Sean Halsted shakes hands with a fan as he holds his son, Ethan, after completing the slalom super g competition Jul. 16 during the 29th National Veterans Wheelchair Games in Spokane, Wash. (U.S. Air Force photo/Staff Sgt. Desiree N. Palacios)
There’s a home video on YouTube that shows just how much one individual can accomplish, despite being paralyzed by free-falling from a helicopter. The video features U.S. Air Force Veteran and Paralympian Sean Halsted.
Sean’s wife, Sarah, made the video to document her husband’s rise from the wetland floor of Hurlburt Field, an Air Force installation in Florida, to the snowy peaks of Whistler Mountain in British Columbia.
Four years ago in Whistler, Sean competed in three events at the Vancouver 2010 Paralympic Winter Games. He didn’t win a medal, but he kept training for a second chance. Sean is set to compete in the 2014 Paralympic Winter Games in Sochi (so-chee), Russia, starting March 7, 2014.
Sean’s sport is cross-country (Nordic) skiing. In this sport, participants pull (with poles), skate (when they are able), and cruise on long, slender skis along courses ranging from one to 20 kilometers in length. Sean is paralyzed from the waist down, so he competes in a kneeling position on a specialized sit ski, which takes any measure of skating out of the mix.
Click here to visit Sean’s Team USA profile
“It’s fun being out there in the woods and on the slopes, pushing yourself to the limit, all while being in a serene environment,” said Sean, who tried sled hockey and wheelchair basketball before going all-in on cross-country skiing.
Pushing himself is not new for the Pacific Northwesterner. He ran cross country through high school and rowed crew at Washington State University. The accident, which shattered his L1 vertebrae, happened during a search-and-rescue training exercise in 1998.
“My entire life was active, on the move, and suddenly it was gone,” he said.
Through early rehab, Sean said he began thinking his life would be spent on the couch surfing the Internet and playing Nintendo—which would have been completely foreign to him just a few months before.
“As a combat controller, you have these expectations,” he said. “You can’t accept sitting in your room.”
He struggled for two years before reluctantly attending the National Disabled Veterans Winter Sports Clinic and finding inspiration. And it’s that 2001 experience at the National Disabled Veterans Winter Sports Clinic that he credits with igniting his Paralympic dream. “My jaw dropped,” he said of his first experience at the clinic.
◇ ◇ ◇ ◇
Required work:
Write the next part of the article about Paralympic skier Sean Halsted, beginning after its final sentence. The records that come next have no connection to the article about Sean Halsted.

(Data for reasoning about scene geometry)
◇ ◇ ◇ ◇
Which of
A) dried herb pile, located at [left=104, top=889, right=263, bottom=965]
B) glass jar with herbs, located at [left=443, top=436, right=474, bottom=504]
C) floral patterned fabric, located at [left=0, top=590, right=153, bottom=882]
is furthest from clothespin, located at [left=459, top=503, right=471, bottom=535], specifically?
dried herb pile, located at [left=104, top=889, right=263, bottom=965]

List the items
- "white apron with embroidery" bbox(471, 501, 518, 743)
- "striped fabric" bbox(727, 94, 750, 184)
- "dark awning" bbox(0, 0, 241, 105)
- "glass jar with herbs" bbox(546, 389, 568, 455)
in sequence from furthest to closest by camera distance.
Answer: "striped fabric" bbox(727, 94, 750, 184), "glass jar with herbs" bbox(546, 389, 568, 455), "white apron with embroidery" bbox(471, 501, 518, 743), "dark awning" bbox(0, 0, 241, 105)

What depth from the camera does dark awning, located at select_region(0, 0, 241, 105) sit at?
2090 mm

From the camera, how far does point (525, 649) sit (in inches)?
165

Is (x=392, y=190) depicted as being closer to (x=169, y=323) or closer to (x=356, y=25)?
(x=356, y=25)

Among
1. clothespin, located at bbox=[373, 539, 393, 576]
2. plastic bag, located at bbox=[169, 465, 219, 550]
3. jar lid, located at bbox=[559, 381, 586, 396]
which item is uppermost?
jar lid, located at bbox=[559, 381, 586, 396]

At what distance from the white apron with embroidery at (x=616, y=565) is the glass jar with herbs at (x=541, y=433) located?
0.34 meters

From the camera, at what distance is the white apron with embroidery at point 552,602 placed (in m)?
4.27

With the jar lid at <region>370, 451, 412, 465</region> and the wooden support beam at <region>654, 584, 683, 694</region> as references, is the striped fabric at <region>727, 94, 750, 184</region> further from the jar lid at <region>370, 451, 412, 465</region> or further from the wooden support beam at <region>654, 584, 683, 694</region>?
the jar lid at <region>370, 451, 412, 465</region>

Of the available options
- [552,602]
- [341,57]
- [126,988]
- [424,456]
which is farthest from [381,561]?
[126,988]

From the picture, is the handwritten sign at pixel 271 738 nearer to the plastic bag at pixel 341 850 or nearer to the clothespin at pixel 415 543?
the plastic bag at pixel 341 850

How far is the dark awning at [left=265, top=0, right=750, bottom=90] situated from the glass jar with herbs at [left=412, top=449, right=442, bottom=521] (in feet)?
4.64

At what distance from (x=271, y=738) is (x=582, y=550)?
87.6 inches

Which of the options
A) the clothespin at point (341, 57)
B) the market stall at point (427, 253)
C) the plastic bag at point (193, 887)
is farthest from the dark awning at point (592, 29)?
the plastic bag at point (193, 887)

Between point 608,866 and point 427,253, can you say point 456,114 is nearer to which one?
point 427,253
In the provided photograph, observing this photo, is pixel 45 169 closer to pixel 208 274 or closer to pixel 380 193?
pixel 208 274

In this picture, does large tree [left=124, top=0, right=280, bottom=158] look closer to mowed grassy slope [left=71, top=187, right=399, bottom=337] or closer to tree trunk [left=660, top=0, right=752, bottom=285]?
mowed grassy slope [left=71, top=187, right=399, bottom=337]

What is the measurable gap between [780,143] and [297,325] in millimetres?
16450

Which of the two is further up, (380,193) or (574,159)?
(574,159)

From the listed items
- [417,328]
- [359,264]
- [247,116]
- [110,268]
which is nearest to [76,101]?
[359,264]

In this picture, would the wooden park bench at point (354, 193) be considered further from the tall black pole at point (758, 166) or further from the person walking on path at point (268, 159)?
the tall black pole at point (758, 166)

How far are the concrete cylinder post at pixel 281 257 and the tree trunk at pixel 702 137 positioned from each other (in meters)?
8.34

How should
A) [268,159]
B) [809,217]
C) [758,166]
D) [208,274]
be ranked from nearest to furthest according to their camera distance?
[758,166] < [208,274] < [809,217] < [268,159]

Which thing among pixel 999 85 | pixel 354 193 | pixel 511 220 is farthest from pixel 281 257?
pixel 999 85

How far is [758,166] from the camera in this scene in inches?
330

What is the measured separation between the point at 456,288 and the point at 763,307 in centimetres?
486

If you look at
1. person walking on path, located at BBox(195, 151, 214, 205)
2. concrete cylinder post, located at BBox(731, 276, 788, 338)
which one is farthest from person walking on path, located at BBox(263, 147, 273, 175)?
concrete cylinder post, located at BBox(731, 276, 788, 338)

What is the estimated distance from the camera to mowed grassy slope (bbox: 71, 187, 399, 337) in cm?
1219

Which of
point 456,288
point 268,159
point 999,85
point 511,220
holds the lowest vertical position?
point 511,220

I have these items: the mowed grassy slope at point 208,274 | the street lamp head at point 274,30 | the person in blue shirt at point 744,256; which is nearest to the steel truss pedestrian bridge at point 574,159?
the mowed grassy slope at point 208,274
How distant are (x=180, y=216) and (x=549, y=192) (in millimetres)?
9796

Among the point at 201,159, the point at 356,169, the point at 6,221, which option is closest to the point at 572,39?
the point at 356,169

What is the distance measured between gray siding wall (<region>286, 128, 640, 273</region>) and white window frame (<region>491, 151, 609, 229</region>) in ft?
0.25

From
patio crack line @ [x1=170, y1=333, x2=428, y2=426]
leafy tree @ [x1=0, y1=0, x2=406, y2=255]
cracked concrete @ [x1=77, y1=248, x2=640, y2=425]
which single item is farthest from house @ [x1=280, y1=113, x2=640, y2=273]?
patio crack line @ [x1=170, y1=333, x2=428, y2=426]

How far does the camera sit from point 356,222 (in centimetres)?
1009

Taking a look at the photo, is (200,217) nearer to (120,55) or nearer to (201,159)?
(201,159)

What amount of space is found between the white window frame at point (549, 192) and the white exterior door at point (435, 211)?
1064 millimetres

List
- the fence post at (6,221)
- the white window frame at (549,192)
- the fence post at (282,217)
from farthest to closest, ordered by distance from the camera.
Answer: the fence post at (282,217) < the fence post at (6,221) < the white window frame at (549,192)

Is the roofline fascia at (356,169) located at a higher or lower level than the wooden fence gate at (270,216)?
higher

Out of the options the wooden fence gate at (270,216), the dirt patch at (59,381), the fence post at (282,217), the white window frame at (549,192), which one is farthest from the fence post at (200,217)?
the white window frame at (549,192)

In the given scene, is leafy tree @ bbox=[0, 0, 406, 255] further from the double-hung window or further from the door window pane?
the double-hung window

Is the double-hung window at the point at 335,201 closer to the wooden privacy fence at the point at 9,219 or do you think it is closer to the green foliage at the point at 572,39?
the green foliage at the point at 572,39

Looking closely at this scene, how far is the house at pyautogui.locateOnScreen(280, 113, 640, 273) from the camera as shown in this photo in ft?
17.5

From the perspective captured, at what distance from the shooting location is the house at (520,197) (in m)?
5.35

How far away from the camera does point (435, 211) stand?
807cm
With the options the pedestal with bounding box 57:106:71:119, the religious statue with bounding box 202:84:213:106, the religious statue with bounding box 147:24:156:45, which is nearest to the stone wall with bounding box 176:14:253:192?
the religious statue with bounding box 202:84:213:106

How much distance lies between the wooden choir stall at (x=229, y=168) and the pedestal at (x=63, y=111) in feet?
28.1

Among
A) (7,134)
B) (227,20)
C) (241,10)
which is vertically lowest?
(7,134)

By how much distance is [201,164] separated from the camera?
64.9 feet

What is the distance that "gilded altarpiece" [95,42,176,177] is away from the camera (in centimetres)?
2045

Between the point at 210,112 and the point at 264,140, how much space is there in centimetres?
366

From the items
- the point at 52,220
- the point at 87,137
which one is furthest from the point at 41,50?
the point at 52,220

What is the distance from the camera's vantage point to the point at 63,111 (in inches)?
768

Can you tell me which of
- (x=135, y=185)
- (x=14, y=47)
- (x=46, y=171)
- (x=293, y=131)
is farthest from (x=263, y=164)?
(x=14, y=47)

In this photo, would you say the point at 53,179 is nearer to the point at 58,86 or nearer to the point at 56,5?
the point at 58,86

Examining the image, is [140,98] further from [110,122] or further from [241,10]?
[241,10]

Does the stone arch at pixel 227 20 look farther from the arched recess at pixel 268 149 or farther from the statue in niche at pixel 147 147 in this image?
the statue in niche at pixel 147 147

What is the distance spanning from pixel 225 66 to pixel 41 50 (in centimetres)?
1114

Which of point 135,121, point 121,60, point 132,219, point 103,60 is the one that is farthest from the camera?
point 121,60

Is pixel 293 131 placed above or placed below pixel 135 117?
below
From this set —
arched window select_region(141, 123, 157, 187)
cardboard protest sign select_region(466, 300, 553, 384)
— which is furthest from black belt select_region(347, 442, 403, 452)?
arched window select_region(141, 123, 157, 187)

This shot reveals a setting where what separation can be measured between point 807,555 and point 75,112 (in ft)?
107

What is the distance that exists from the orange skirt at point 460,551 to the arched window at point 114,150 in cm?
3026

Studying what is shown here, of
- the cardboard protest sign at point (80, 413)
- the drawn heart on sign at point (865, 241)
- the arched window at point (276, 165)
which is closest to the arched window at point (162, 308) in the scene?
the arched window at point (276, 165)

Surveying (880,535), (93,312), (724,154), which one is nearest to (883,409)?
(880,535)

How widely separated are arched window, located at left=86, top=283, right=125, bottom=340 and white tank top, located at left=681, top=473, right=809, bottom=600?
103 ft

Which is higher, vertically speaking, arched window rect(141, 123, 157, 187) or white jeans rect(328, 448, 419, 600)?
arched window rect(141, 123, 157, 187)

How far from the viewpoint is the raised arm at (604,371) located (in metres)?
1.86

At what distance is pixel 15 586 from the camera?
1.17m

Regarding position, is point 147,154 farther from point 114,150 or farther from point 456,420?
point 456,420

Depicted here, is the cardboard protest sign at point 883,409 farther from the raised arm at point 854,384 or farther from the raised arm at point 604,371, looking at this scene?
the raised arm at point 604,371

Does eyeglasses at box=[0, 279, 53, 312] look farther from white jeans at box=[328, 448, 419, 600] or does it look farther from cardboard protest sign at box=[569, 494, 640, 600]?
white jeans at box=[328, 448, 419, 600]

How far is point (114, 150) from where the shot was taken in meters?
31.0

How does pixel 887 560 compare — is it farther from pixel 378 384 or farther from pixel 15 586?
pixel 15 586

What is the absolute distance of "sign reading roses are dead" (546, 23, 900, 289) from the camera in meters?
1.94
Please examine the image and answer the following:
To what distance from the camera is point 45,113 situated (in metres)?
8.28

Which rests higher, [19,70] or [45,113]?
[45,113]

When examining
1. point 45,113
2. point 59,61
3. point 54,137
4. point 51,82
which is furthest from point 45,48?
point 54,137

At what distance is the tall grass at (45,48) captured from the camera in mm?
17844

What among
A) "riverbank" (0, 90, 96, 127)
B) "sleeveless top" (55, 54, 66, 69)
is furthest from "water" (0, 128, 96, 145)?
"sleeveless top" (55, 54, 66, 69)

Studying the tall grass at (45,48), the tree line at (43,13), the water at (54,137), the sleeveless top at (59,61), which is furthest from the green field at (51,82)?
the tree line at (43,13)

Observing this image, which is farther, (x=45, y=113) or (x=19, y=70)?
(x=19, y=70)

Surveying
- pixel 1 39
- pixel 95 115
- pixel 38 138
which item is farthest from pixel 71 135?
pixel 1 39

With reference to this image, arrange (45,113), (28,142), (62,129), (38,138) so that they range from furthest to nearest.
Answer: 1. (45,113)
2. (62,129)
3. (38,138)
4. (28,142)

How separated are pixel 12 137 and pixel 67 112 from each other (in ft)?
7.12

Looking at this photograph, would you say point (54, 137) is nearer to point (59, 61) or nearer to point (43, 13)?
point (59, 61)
◇ ◇ ◇ ◇
Answer:
“I sat there, watching people push themselves like I used to and wondered, ‘How much time did I waste?’” he said.
Established in 1986, the Winter Sports Clinic shows disabled active-duty Soldiers and Veterans that an active life is still attainable. “I saw them [fellow Veterans] with kids, with families,” he said. “I saw them living. All these things I thought that were taken from me, these people were enjoying.”
Since the clinic, Sean has pulled his way to a spot as one of four members of the U.S. Paralympic Nordic Ski Team. The sport has led him around the world, including to the 2010 Paralympic Winter Games in Vancouver, where he finished among the top ten in the 1-km sprint, and the 10-km and 15-km competitions.
Sean and his wife also started a family: twins Ethan and Rileigh, 8, and Keelie, 3. Days once spent sulking are now spent balancing being an athlete and a father.
Despite all the adversity, Sean seems to have found his way again, and he believes the intensity and self-mastery that his sport demands may also help his fellow Veterans.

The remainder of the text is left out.